When I was eighteen, a senior at Mt. Vernon High School, I had an English teacher who clearly hated the very sight of me. Believe me when I say he let me know on numerous occasions that this was the case. I’m not sure why, it might have been the long hair (yes, I once had long hair—no, I did not sport a mullet), it might have been my look of boredom at his monotonous tone, I really can’t say. But he allowed his hatred for me to squash any glimmer of talent I might have shown.

At his bequest, in other words, homework, I wrote a poem about a fledgling bird leaving the nest. I thought it was quite good since my normal poetic take was far darker. Handing back our assignments he smirked at me; at the top of the page was an extraordinarily large, red F. I couldn’t believe it. So, I confronted him—trotting up to his desk I slammed it down and demanded his reasoning. He pointed to a paragraph he had written at the bottom of the page which went something like this, “This work is far too professional for a person like you to have written and therefore it must have been plagiarized.”

I was dumbstruck! Maybe not the first time, certainly not the last, but I was! And I was angry. I told him I could prove it was my work which evoked from him some long forgotten snide remark. I went home and gathered up my rough drafts, of which there were several, and prepared mentally for the next day’s battle. I also spoke with my mother who gladly offered to storm in and give him a good boot in the ass.

The class bell rang, signaling my arrival at the battlefront, and I threw my rough drafts down upon his desk with the vigor of a dueling glove to my enemy’s face. I said nothing. I simply walked to my seat and sat; waiting.

Suddenly, my teacher got up from his desk and walked the long walk to mine, put down my poem and walked away.

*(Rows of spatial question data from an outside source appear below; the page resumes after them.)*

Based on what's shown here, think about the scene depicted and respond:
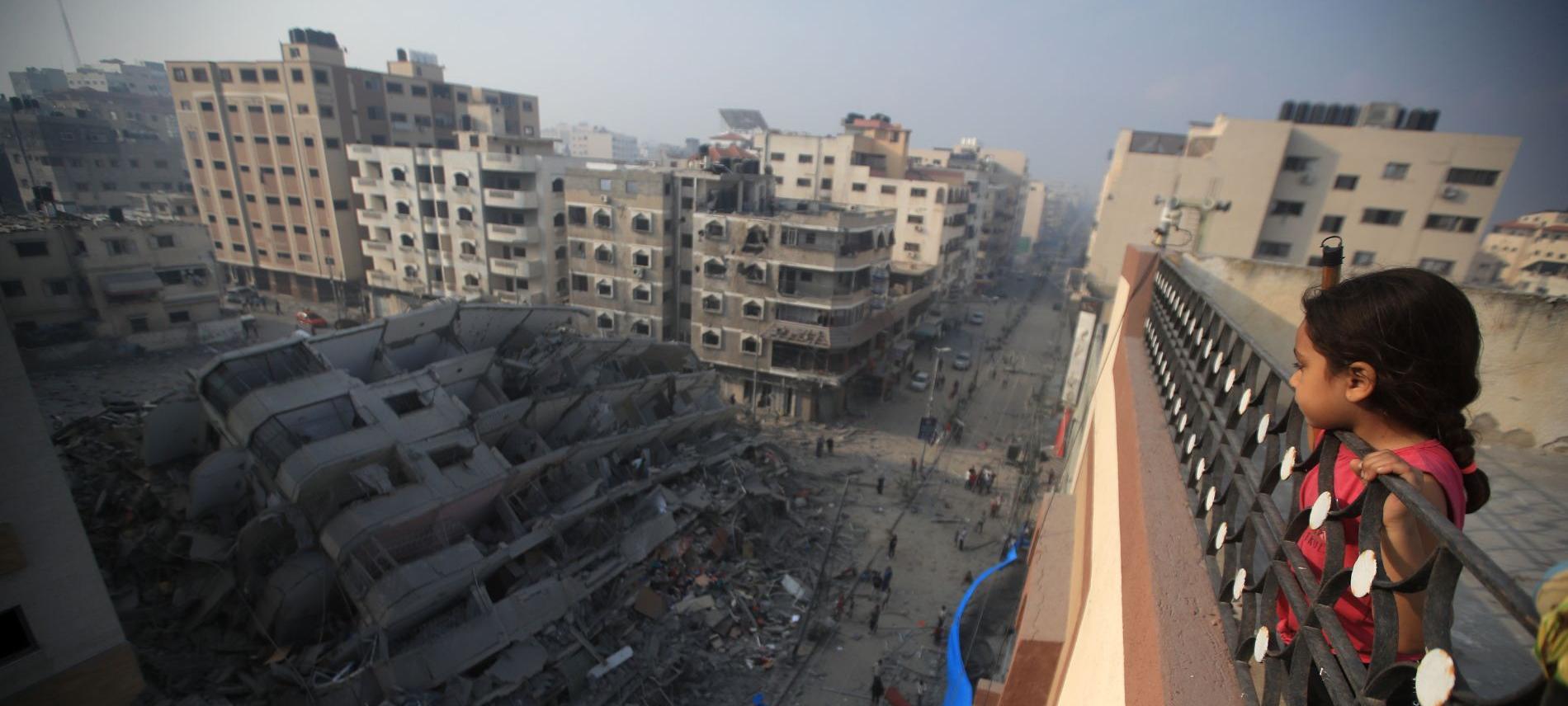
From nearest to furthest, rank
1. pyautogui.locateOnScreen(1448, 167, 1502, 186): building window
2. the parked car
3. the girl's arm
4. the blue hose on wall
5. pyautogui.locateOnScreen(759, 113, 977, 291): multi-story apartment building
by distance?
the girl's arm → the blue hose on wall → pyautogui.locateOnScreen(1448, 167, 1502, 186): building window → the parked car → pyautogui.locateOnScreen(759, 113, 977, 291): multi-story apartment building

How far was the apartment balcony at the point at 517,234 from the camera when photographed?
3228cm

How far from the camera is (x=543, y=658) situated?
1297 centimetres

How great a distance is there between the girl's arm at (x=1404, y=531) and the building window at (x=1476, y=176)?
102 ft

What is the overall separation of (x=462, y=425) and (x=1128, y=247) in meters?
14.4

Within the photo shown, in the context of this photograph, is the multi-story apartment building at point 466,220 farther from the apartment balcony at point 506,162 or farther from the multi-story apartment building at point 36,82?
the multi-story apartment building at point 36,82

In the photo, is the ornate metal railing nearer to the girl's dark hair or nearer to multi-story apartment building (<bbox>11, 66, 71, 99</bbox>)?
the girl's dark hair

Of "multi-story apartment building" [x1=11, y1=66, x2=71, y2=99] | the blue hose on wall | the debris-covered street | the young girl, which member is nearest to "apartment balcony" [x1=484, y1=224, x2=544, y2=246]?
the debris-covered street

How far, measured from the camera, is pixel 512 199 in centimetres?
3216

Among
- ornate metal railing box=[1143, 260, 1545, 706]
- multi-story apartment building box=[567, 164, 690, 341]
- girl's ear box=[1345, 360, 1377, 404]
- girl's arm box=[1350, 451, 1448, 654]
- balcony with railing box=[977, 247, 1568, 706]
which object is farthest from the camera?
multi-story apartment building box=[567, 164, 690, 341]

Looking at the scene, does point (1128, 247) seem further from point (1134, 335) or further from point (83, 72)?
point (83, 72)

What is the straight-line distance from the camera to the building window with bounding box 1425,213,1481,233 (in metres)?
22.4

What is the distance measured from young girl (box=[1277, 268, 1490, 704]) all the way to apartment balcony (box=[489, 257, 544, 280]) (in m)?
34.8

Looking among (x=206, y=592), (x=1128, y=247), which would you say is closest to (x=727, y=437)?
(x=206, y=592)

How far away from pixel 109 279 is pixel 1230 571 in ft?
127
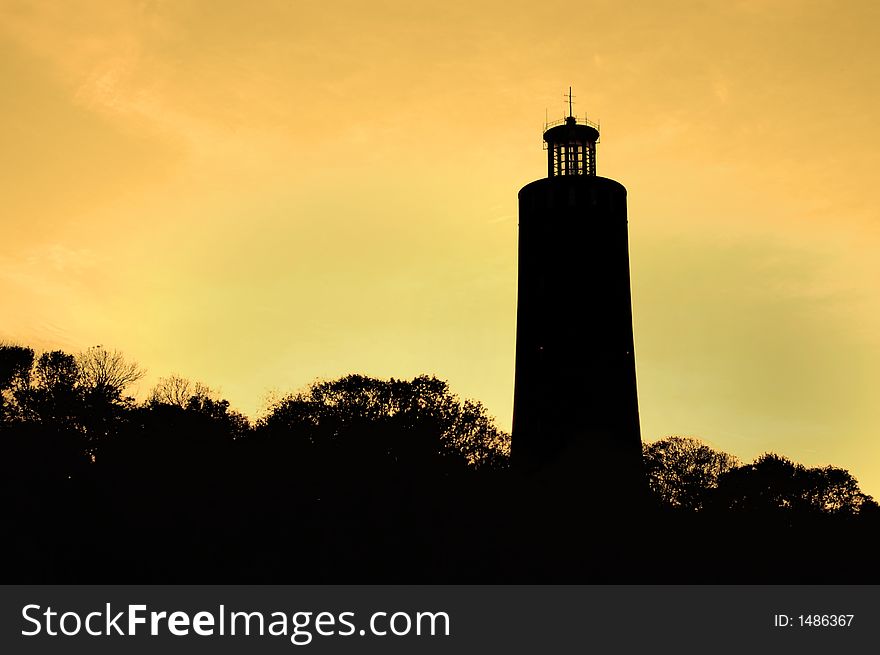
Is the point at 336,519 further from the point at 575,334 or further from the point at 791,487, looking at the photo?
the point at 791,487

An A-. Would he give an A- to the professional I had supposedly copied from? Then I read his reason for the minus, “Typing errors marred your paper.” There were three. And they had been fixed by White Out as we were taught to do in the typing class I had taken at the same high school.

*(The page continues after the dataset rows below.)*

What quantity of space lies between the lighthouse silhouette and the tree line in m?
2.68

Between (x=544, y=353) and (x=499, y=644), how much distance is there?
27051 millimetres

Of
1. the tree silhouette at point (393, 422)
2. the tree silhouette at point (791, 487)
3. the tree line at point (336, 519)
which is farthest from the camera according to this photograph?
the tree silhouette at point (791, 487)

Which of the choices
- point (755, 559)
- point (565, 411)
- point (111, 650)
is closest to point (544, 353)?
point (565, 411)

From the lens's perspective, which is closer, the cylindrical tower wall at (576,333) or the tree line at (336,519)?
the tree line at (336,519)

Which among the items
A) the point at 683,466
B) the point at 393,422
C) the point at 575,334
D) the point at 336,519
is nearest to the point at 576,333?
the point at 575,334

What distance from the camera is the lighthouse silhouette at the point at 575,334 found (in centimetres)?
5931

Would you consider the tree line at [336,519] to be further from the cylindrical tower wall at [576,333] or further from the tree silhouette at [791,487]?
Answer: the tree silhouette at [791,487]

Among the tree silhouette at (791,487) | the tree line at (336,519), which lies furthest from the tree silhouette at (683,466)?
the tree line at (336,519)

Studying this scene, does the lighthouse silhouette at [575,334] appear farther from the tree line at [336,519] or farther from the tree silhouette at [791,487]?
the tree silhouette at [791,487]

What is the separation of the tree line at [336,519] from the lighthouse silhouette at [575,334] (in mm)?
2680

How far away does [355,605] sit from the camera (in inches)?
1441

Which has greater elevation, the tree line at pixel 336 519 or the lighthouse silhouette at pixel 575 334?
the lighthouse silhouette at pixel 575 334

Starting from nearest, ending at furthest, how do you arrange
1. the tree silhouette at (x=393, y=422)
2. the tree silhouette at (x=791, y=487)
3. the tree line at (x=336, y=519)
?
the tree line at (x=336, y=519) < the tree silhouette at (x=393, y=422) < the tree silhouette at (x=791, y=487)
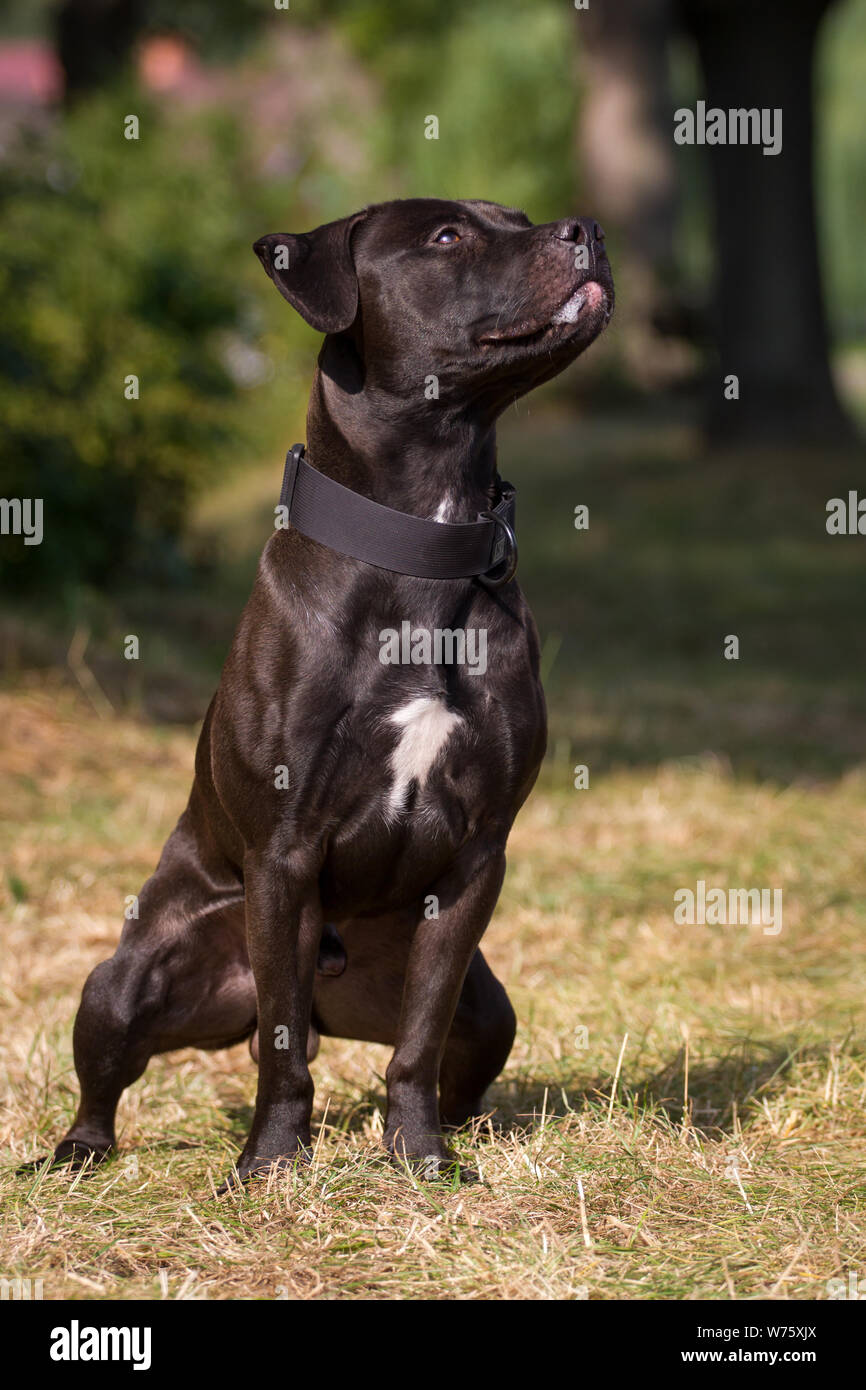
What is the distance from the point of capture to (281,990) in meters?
3.00

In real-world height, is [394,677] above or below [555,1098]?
above

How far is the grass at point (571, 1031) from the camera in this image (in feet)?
8.96

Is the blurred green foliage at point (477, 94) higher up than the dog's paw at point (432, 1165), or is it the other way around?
the blurred green foliage at point (477, 94)

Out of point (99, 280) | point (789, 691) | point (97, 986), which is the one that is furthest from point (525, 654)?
point (99, 280)

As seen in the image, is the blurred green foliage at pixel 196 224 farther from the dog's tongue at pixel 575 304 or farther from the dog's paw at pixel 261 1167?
the dog's paw at pixel 261 1167

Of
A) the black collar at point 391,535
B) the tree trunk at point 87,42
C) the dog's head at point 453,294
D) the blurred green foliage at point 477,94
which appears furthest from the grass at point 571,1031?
the blurred green foliage at point 477,94

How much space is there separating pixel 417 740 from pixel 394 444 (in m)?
0.57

I was livid. I brought it up to his desk and looked him square in the eye and said, “You just couldn’t give me an A, could you?”

Nearly thirty years later I find myself writing and wondering where my voice had been; I feel like I had been silenced for so very long. Silenced by one public act of writing, showing my work to my classmates and to my then little world, that was stomped beneath the Jackboot of an uncaring and perhaps jealous educator. No, I don’t believe all educators are angry want-to-be writers. In fact, I’ve been lucky enough to have a few inspiring teachers in history and art for example. But still I wonder, what life might have I led if I had started a writing career as a younger man? What great novel might I have left behind in my silence?